● **YOUR TASK**
Go through the items below and copy out every line that contains the word "results".

********************

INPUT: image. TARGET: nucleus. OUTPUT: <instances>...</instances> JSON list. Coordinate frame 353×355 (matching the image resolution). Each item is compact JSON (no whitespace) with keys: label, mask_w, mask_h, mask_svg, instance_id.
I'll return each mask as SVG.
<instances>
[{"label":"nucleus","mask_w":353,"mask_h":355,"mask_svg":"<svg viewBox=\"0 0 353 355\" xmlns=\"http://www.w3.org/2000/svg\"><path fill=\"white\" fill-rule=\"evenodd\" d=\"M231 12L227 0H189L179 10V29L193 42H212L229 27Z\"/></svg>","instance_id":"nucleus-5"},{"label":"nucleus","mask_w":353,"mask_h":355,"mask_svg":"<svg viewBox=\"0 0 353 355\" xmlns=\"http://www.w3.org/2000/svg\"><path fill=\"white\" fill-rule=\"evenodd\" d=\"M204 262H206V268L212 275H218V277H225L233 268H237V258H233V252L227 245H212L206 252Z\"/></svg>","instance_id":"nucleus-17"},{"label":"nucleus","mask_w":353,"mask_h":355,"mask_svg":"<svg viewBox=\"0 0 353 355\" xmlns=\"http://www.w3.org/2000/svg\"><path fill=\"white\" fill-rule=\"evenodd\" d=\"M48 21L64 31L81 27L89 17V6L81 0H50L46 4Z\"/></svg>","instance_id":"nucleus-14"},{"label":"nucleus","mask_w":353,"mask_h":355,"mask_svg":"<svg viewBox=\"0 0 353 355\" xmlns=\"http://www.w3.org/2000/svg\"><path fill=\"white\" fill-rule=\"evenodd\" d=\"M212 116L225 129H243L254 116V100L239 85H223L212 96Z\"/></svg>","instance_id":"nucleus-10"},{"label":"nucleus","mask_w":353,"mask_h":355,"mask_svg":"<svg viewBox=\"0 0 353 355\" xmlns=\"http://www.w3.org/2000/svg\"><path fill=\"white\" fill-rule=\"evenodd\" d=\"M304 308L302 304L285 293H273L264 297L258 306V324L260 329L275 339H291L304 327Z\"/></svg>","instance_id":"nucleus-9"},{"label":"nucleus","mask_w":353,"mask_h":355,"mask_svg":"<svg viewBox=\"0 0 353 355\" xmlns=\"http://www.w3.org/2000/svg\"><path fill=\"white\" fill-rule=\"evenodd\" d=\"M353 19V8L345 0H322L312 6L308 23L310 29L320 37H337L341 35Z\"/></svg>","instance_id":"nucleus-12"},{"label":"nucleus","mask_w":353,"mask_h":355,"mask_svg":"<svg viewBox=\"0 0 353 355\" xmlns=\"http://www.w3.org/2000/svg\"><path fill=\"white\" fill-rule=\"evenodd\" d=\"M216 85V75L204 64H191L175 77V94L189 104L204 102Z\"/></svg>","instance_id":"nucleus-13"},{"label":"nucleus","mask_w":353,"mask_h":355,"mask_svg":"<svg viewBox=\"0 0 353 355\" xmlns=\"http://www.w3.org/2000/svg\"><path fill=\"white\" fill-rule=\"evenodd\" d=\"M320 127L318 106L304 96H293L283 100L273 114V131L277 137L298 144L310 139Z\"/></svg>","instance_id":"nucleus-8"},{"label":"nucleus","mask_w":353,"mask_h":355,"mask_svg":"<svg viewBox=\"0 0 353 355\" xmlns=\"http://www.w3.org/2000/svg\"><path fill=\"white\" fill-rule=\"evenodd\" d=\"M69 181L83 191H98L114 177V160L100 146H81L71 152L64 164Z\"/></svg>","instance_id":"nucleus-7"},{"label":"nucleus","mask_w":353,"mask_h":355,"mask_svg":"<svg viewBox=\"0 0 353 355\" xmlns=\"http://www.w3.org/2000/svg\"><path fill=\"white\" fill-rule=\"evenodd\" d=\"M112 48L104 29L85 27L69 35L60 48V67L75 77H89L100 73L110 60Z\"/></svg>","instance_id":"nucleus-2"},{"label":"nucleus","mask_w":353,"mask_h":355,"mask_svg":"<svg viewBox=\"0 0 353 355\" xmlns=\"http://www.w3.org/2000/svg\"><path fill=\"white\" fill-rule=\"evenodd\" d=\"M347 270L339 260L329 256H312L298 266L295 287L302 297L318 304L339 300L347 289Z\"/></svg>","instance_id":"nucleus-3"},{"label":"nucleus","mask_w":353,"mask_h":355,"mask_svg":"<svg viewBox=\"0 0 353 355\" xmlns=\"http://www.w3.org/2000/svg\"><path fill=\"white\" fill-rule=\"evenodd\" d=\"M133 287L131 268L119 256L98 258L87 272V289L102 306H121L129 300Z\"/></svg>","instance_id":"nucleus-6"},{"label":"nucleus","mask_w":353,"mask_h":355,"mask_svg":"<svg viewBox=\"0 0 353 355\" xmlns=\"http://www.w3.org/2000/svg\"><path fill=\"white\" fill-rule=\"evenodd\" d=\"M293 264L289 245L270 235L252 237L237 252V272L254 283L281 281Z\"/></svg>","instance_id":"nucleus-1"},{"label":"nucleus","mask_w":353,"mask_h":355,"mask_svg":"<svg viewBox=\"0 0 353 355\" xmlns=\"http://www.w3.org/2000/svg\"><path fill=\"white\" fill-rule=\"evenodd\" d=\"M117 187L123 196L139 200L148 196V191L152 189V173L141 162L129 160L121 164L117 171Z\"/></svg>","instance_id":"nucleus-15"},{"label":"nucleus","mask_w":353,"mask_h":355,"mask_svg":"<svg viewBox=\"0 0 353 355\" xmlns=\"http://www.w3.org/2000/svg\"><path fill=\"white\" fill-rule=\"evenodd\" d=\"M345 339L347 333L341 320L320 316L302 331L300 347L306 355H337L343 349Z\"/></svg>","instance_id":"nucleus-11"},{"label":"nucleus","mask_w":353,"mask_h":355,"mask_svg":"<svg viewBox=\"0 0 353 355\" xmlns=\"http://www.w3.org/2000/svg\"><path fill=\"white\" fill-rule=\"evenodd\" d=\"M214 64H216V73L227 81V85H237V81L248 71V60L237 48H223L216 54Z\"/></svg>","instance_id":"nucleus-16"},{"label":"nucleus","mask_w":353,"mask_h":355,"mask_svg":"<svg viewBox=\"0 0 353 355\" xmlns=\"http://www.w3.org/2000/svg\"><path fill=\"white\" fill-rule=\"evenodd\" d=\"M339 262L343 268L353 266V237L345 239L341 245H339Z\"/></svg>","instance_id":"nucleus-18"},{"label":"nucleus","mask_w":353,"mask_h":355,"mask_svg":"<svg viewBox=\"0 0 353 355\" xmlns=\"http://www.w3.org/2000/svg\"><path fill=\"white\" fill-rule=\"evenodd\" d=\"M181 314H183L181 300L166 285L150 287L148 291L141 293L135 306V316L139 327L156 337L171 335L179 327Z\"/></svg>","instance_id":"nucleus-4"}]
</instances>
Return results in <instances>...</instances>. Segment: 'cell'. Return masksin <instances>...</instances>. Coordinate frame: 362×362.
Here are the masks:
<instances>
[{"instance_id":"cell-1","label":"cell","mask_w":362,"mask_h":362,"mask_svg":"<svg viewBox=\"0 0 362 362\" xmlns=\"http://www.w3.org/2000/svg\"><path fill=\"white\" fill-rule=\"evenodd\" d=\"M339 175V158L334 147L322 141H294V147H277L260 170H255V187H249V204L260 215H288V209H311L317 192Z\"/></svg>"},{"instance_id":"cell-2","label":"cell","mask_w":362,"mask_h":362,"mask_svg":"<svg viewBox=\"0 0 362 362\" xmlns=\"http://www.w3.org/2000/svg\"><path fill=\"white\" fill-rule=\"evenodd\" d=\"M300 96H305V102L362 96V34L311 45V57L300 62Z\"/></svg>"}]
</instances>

********************

● **OUTPUT OF THE TASK**
Return results in <instances>...</instances>. Segment: 'cell'. Return masksin <instances>...</instances>. Coordinate frame: 362×362.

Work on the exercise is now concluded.